**Task item:** For the data below, give again exactly the lines from the one containing "Philips Hair Dryer Essential" through the one containing "myNECK™ Cleopatra Firming", both ends included, and no others.

**Data provided:**
-.-.-

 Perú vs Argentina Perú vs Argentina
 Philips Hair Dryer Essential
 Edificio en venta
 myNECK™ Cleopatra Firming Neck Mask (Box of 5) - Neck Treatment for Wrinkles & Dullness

-.-.-

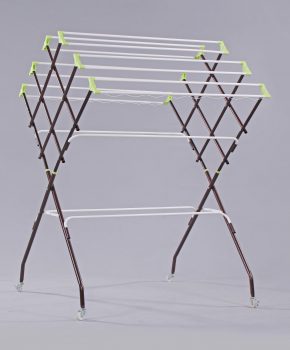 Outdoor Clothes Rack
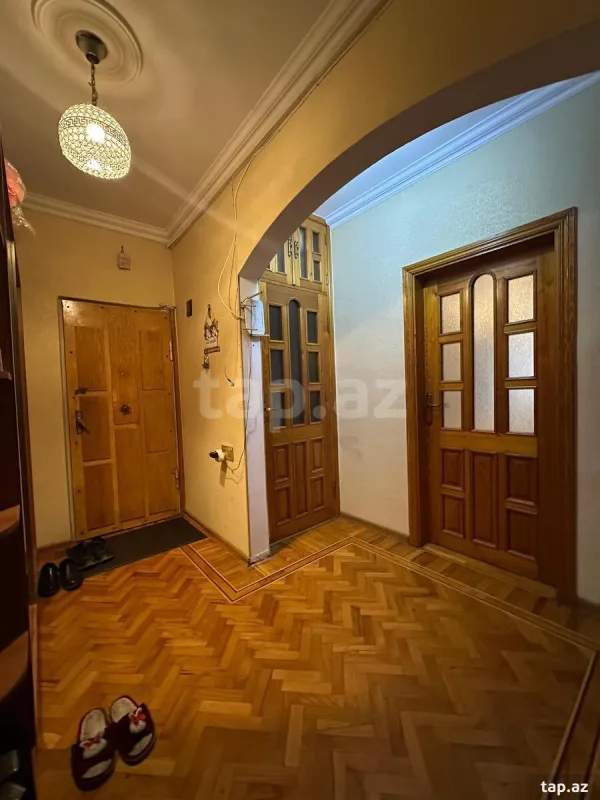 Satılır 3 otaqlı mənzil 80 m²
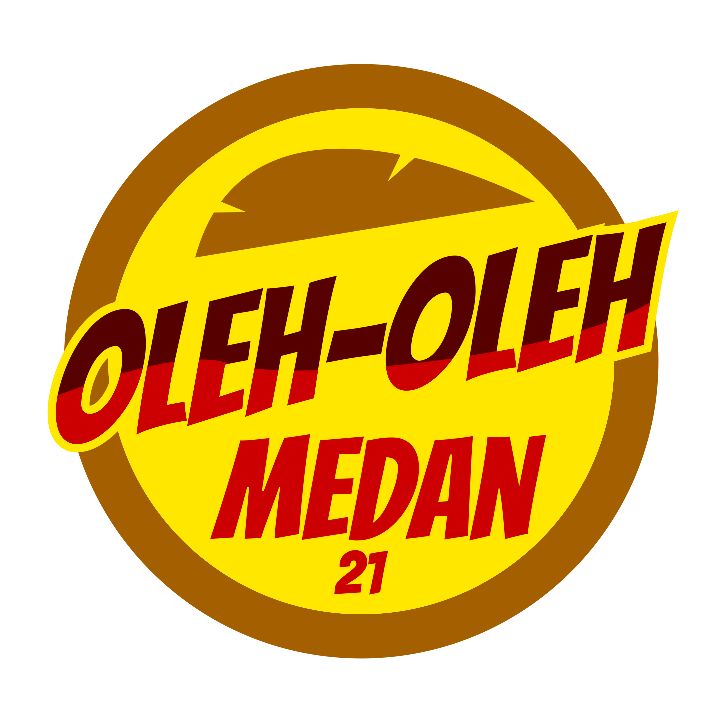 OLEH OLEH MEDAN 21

-.-.-

**Written solution:**
 Philips Hair Dryer Essential
 Edificio en venta
 myNECK™ Cleopatra Firming Neck Mask (Box of 5) - Neck Treatment for Wrinkles & Dullness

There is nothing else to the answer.